■ TASK DESCRIPTION
Rewrite each of the rows below, swapping "sequence" for "order" and leaving everything else unchanged.

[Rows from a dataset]
====

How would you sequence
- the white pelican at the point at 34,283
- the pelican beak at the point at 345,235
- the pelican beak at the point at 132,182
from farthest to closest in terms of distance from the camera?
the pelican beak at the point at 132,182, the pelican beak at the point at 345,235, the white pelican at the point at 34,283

====

■ TASK OUTPUT
How would you order
- the white pelican at the point at 34,283
- the pelican beak at the point at 345,235
- the pelican beak at the point at 132,182
from farthest to closest in terms of distance from the camera?
the pelican beak at the point at 132,182, the pelican beak at the point at 345,235, the white pelican at the point at 34,283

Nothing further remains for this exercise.